PROBLEM REQUIREMENTS » Find every line in the records below that holds the word "ящика", and copy each one.

-- -- --

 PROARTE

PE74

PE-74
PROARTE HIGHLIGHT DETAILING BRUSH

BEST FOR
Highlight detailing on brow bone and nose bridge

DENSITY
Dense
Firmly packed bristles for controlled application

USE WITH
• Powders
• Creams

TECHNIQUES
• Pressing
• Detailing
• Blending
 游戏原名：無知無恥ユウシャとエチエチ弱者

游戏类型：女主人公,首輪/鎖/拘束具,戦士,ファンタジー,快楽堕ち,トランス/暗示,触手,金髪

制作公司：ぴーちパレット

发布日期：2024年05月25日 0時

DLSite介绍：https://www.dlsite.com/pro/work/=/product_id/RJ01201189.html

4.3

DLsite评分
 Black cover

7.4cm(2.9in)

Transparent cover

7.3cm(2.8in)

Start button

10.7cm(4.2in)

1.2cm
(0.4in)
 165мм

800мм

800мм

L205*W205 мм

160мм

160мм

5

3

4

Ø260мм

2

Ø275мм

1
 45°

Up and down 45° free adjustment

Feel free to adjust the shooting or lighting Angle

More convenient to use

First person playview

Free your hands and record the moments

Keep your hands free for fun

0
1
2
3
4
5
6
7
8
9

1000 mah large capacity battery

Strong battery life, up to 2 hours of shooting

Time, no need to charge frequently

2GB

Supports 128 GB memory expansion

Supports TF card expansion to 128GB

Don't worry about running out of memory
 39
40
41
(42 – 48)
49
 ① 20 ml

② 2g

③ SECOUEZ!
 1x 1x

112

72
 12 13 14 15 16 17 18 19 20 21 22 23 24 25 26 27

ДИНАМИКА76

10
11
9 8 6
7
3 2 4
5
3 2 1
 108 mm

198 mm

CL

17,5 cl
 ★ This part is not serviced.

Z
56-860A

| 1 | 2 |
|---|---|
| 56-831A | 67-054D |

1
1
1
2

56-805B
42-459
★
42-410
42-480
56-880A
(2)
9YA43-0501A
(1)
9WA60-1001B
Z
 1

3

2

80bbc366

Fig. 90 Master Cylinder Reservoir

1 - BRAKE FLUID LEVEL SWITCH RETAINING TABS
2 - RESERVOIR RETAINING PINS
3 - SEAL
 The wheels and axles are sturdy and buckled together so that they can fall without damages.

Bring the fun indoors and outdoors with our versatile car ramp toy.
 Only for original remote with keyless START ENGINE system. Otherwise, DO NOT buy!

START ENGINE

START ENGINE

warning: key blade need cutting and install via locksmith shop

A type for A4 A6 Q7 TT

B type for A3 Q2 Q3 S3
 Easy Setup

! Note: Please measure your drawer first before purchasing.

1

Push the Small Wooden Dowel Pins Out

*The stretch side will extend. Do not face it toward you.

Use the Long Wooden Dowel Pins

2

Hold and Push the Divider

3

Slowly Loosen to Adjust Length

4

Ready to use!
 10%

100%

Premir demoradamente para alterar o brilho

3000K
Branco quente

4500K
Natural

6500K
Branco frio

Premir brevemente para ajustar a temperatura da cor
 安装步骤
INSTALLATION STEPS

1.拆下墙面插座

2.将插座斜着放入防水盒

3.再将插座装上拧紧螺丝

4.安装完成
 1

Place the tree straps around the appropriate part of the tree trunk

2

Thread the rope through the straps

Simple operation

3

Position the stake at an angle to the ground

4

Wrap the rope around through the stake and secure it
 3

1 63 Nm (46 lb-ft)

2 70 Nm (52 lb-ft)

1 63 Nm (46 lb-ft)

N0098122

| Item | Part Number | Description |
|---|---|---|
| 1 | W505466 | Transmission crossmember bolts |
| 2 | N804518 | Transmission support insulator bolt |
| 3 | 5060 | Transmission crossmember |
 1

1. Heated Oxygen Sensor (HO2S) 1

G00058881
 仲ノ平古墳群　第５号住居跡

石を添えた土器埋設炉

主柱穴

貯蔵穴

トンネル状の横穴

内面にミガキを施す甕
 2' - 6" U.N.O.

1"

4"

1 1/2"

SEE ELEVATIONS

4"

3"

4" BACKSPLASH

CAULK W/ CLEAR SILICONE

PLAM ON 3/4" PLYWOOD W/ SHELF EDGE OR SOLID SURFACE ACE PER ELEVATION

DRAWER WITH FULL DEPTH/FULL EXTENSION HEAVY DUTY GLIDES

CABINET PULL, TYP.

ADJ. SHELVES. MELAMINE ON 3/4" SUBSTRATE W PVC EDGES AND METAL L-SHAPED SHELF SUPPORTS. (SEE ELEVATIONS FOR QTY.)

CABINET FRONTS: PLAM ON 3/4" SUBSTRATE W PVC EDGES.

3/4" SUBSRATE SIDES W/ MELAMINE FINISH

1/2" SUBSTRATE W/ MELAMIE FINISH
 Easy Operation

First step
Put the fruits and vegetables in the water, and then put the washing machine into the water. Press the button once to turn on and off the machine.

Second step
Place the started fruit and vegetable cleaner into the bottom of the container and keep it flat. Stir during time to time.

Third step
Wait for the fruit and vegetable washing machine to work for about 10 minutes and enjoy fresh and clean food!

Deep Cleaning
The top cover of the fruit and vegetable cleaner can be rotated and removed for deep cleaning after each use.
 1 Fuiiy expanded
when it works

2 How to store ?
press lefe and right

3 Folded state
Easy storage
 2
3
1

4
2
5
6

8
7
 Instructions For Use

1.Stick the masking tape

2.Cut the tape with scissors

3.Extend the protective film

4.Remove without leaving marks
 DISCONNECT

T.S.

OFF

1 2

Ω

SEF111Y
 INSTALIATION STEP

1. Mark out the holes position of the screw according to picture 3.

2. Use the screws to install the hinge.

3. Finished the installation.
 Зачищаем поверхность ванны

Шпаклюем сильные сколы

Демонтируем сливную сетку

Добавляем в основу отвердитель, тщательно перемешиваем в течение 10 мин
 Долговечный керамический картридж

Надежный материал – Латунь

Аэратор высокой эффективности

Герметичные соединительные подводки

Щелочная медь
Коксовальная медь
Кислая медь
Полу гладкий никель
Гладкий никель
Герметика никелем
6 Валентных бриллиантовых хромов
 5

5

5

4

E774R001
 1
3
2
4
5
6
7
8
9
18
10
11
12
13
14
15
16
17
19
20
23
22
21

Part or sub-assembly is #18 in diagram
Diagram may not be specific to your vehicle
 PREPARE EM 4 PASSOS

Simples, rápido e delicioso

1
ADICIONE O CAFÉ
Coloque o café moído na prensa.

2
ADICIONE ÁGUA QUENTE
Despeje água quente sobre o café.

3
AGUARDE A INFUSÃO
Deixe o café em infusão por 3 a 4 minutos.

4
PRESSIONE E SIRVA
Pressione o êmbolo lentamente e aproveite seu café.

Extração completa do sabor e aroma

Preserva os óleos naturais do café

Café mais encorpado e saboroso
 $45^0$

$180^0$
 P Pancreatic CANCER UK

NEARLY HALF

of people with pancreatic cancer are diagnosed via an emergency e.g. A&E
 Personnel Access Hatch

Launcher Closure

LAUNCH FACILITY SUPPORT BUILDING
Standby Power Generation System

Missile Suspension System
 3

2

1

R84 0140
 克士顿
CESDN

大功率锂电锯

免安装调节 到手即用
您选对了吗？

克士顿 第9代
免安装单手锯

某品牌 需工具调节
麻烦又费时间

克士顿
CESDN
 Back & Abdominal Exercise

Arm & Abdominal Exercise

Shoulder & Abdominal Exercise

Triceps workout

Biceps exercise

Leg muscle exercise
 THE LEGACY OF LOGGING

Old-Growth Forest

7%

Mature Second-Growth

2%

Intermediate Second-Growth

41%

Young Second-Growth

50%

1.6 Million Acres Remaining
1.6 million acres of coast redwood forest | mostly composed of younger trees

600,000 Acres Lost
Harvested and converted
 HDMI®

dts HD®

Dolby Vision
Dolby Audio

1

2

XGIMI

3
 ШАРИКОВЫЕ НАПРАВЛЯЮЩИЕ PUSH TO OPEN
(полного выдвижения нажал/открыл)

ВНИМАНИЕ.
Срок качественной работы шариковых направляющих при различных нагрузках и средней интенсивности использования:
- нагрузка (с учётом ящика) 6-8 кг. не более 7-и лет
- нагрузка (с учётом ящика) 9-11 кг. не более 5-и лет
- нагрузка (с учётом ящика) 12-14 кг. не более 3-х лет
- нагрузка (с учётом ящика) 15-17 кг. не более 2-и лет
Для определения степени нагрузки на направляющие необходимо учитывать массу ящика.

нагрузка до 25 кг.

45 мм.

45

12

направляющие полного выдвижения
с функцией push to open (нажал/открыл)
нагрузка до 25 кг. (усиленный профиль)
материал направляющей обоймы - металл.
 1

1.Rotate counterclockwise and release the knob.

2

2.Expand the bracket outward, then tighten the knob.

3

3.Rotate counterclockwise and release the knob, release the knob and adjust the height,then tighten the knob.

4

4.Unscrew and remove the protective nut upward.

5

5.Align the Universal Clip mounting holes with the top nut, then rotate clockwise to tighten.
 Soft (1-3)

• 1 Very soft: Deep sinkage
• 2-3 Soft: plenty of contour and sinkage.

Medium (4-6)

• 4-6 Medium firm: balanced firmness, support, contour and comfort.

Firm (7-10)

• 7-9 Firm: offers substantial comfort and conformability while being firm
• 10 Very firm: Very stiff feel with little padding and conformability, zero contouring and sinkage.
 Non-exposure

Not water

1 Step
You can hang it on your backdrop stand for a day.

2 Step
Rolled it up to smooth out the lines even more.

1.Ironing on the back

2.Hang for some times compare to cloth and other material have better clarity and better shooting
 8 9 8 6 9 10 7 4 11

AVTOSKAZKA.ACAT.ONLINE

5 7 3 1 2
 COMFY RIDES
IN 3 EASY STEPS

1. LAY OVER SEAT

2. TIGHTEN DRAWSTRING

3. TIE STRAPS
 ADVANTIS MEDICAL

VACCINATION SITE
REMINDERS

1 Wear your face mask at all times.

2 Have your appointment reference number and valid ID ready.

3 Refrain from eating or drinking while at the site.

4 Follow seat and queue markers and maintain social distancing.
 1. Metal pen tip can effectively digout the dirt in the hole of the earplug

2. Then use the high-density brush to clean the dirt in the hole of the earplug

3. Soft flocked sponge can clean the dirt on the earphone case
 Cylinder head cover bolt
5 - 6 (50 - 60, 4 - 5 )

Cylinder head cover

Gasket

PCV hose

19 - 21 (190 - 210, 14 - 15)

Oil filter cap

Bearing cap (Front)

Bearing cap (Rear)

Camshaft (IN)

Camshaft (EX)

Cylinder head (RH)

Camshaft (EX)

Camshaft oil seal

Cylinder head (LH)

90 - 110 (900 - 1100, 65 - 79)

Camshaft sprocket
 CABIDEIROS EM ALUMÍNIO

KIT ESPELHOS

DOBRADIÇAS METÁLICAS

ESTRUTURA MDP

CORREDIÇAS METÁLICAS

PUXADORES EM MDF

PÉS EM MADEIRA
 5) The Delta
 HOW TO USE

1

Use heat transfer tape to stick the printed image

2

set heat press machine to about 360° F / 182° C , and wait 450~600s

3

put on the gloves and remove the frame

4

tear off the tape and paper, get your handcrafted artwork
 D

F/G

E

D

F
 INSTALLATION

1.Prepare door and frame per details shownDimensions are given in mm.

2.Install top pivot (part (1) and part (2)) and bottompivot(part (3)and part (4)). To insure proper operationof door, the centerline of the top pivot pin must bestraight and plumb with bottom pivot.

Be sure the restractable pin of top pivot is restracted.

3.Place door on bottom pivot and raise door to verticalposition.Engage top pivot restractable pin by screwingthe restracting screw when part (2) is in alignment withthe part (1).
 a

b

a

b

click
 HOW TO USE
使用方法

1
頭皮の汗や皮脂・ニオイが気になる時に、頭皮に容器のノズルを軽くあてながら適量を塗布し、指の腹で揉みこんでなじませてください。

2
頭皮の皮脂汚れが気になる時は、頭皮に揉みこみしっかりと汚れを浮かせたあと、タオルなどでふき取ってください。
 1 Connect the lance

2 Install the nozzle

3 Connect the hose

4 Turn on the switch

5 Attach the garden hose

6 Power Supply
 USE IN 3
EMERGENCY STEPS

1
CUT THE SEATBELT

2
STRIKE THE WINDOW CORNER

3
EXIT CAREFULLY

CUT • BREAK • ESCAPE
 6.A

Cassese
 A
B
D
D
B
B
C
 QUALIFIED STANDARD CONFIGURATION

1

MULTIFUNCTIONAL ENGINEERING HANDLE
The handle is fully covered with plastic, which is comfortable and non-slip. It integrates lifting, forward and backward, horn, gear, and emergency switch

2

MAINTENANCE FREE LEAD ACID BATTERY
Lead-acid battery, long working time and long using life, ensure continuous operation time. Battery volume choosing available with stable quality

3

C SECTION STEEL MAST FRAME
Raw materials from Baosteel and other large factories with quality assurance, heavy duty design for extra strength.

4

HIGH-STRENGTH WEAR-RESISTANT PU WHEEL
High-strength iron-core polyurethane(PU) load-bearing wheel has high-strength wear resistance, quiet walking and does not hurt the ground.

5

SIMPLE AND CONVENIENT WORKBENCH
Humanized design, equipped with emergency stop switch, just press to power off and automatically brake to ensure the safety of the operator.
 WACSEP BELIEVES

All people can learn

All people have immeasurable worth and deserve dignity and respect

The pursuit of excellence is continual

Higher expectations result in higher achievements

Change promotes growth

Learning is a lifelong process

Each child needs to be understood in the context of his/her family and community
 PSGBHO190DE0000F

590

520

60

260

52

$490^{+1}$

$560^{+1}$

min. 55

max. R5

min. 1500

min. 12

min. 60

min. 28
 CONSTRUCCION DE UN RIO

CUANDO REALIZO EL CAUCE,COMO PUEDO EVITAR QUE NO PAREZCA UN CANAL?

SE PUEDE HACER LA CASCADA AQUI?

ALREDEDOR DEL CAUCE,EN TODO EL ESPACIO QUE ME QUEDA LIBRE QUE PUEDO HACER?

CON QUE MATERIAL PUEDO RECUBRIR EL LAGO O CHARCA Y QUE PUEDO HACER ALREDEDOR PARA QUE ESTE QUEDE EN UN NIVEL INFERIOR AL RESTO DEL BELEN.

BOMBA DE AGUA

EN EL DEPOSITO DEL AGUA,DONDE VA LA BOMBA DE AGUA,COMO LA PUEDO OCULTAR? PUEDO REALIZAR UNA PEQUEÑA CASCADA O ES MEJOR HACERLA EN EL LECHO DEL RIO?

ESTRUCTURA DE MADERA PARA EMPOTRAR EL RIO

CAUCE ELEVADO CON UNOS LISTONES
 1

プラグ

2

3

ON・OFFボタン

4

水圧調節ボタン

-- -- --

REPLY TO THE TASK »
- нагрузка (с учётом ящика) 6-8 кг. не более 7-и лет
- нагрузка (с учётом ящика) 9-11 кг. не более 5-и лет
- нагрузка (с учётом ящика) 12-14 кг. не более 3-х лет
- нагрузка (с учётом ящика) 15-17 кг. не более 2-и лет
Для определения степени нагрузки на направляющие необходимо учитывать массу ящика.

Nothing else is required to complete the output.